- [Schriftliche Anweisung 1] Entnimm dem Text über die Elasticitätsgrenze der Metalle wortgetreu den Abschnitt, der mit den Worten „Veranlaßt durch die“ beginnt und mit „ich Nachfolgendes anzuführen.“ schließt.
- [Schriftliche Anweisung 2] Welcher Professor hat laut dem Text über die Elasticitätsgrenze der Metalle bemerkt, dass das Kanonenmetall diese Eigenschaft gar nicht besitze?
- [Schriftliche Anweisung 3] Schreibe den Text über die Elasticitätsgrenze der Metalle im Anschluss an seinen letzten Satz weiter.

- [Textauszug]
•••

| Titel: | Ueber die Erhöhung der Elasticitätsgrenze der Metalle durch dauernde Spannung; von Generalmajor Uchatius. | 
| Autor: | Franz Ritter Uchatius [GND] | 
| Fundstelle: | Band 223, Jahrgang 1877, S. 242 | 
| Download: | XML | 
                     
                        
                        Ueber die Erhöhung der Elasticitätsgrenze der
                           Metalle durch dauernde Spannung; von Generalmajor Uchatius.
                        Uchatius, über die Erhöhung der Elasticitätsgrenze der
                           Metalle.
                        
                     
                        
                           Veranlaßt durch die von Professor Thurston (1877 223 17) ausgesprochene Bemerkung, daß ich eine Erhöhung der Elasticitätsgrenze durch Spannung allein nicht
                                 bewiesen habe, und daß das Kanonenmetall diese Eigenschaft gar nicht
                                 besitze, habe ich Nachfolgendes anzuführen.

•••

- [Erfasste Daten]
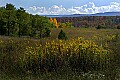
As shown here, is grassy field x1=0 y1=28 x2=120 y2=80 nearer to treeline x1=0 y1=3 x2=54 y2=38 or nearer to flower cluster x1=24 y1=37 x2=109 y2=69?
flower cluster x1=24 y1=37 x2=109 y2=69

•••

- [Antwort 1]
Veranlaßt durch die von Professor Thurston (1877 223 17) ausgesprochene Bemerkung, daß ich eine Erhöhung der Elasticitätsgrenze durch Spannung allein nicht
                                 bewiesen habe, und daß das Kanonenmetall diese Eigenschaft gar nicht
                                 besitze, habe ich Nachfolgendes anzuführen.

- [Antwort 2] Professor Thurston.

- [Antwort 3]
                           Seit 1842 mit dem Gusse von Kanonen beschäftigt, hatte ich sehr viel Gelegenheit, das
                              Verhalten der Metalle bei den Festigkeitsproben zu beobachten, und war es mir, so
                              wie gewiß auch vielen Andern, schon seit lange aufgefallen, daß die zähen Metalle
                              bereits bei verhältnißmäßig geringer Belastung die erste bleibende Verlängerung
                              erfahren, während sie später, wo schon eine bedeutende Streckung und Verminderung
                              des Querschnittes eingetreten ist, oft das 3- bis 4fache dieser Belastung
                              tragen, ohne eine weitere Streckung hierdurch zu erfahren. Es mußte demnach im
                              Allgemeinen die Widerstandsfähigkeit solcher oft weit über die Elasticitätsgrenze
                              gestreckten Metalle gewachsen sein.
                           Die Elasticität der Metalle konnte ich erst bestimmen, nachdem ich mir im Frühjahre
                              1872 einen eigenen Apparat dazu construirte, der in meinem am 10. April 1874
                              gehaltenen Vortrage über Stahlbronze gezeichnet und beschrieben ist. Dieser Apparat
                              gibt die Verlängerung der 75mm langen
                              Probestäbchen mit einer Genauigkeit bis auf 0,00001 der Länge – oder
                              0,00075mm – während der
                              Belastung an und erlaubt deshalb die Elasticitätsgrenze so genau zu bestimmen, wie
                              dies zur Erzeugung bereifter Kanonen nöthig ist.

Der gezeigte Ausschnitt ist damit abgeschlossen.